--- QUESTIONS ON THE MATERIAL ---
a) Answer these questions using the Vision Transformer classifier notebook:
(i) Which callback saves the model state with the lowest validation loss?
(ii) What two things does early stopping prevent, according to the notebook?
(iii) To what path does the code cell link the Google Drive folder?
b) Pick up the Vision Transformer classifier notebook where it stops and write its next part.

--- EXERCISE TEXT ---
# Training a Vision Transformer (ViT) Classifier with Transfer Learning

This notebook demonstrates how to train an image classifier using PyTorch with a V**ision Transformer (ViT) backbone**. We’ll leverage **transfer learning** by starting from pretrained weights and fine-tuning the model for our custom dataset.\n

To make the training process efficient and reliable, we’ll incorporate **callbacks** such as:

**Best Model Checkpointing** – automatically save the model state with the lowest validation loss.

**Early Stopping** – stop training when validation performance stops improving, preventing overfitting and wasted compute.

By the end of this notebook, you’ll have a PyTorch-based image classification pipeline that’s modular, reproducible, and ready for experimentation on custom datasets.

In [None]:
# Connect to google drive in case your data is there.
from google.colab import drive
drive.mount('/content/gdrive')

try:
  !ln -s /content/gdrive/My\ Drive/ /mydrive
  print('Successful')
except Exception as e:
  print(e)
  print('Not successful')

--- AVAILABLE DATA ---
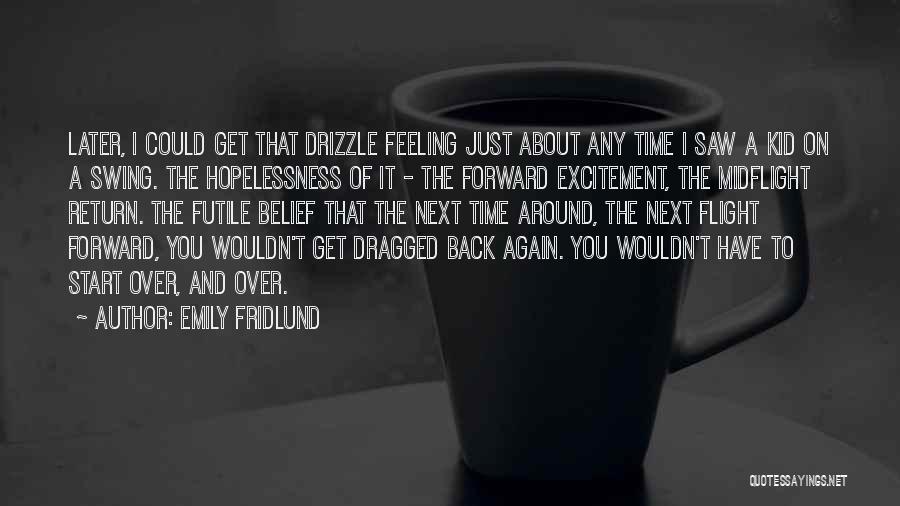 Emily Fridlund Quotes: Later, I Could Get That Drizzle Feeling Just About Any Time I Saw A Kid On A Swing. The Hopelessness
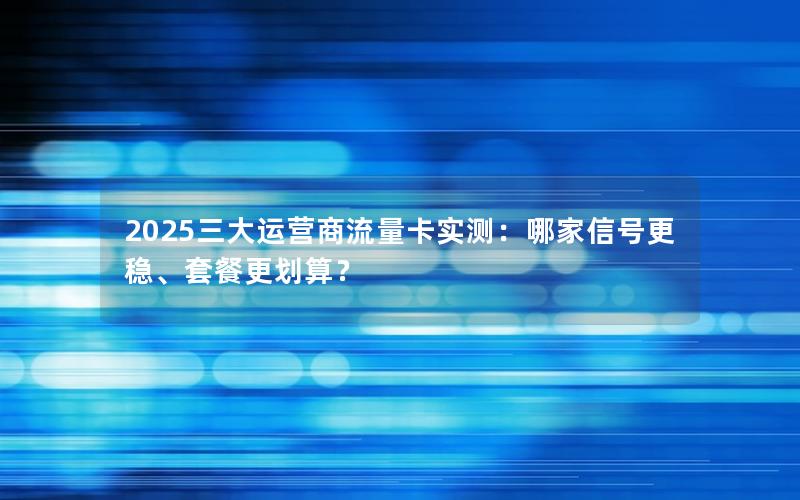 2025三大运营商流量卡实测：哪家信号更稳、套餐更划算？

--- EXERCISE ANSWERS ---
a)
(i) Best Model Checkpointing
(ii) Overfitting and wasted compute
(iii) /mydrive

b)
In [None]:
!pip install torchinfo

In [None]:
!git clone https://github.com/AarohiSingla/Image-Classification-Using-Vision-transformer.git
%cd Image-Classification-Using-Vision-transformer

In [None]:
# Get the functions for training with callbacks.
url = (
    "https://raw.githubusercontent.com/tensorflow/models/refs/heads/master/"
    "official/projects/waste_identification_ml/fine_tuning/"
    "Pytorch_Image_Classifier/training_with_callbacks.py"
)
!wget {url} > /dev/null 2>&1

In [None]:
import matplotlib.pyplot as plt
import torch
import torchvision
from torch import nn
from torchvision import transforms
import glob
import requests
import os
from torchvision import datasets, transforms
from torch.utils.data import DataLoader

from torchinfo import summary

from helper_functions import set_seeds
from helper_functions import plot_loss_curves
from going_modular.going_modular.predictions import pred_and_plot_image

from training_with_callbacks import EarlyStopping
import training_with_callbacks

device = "cuda" if torch.cuda.is_available() else "cpu"
num_workers = os.cpu_count()

In [None]:
#@title Utils

## And now we've got transforms ready, we can turn our images into DataLoaders using the create_dataloaders()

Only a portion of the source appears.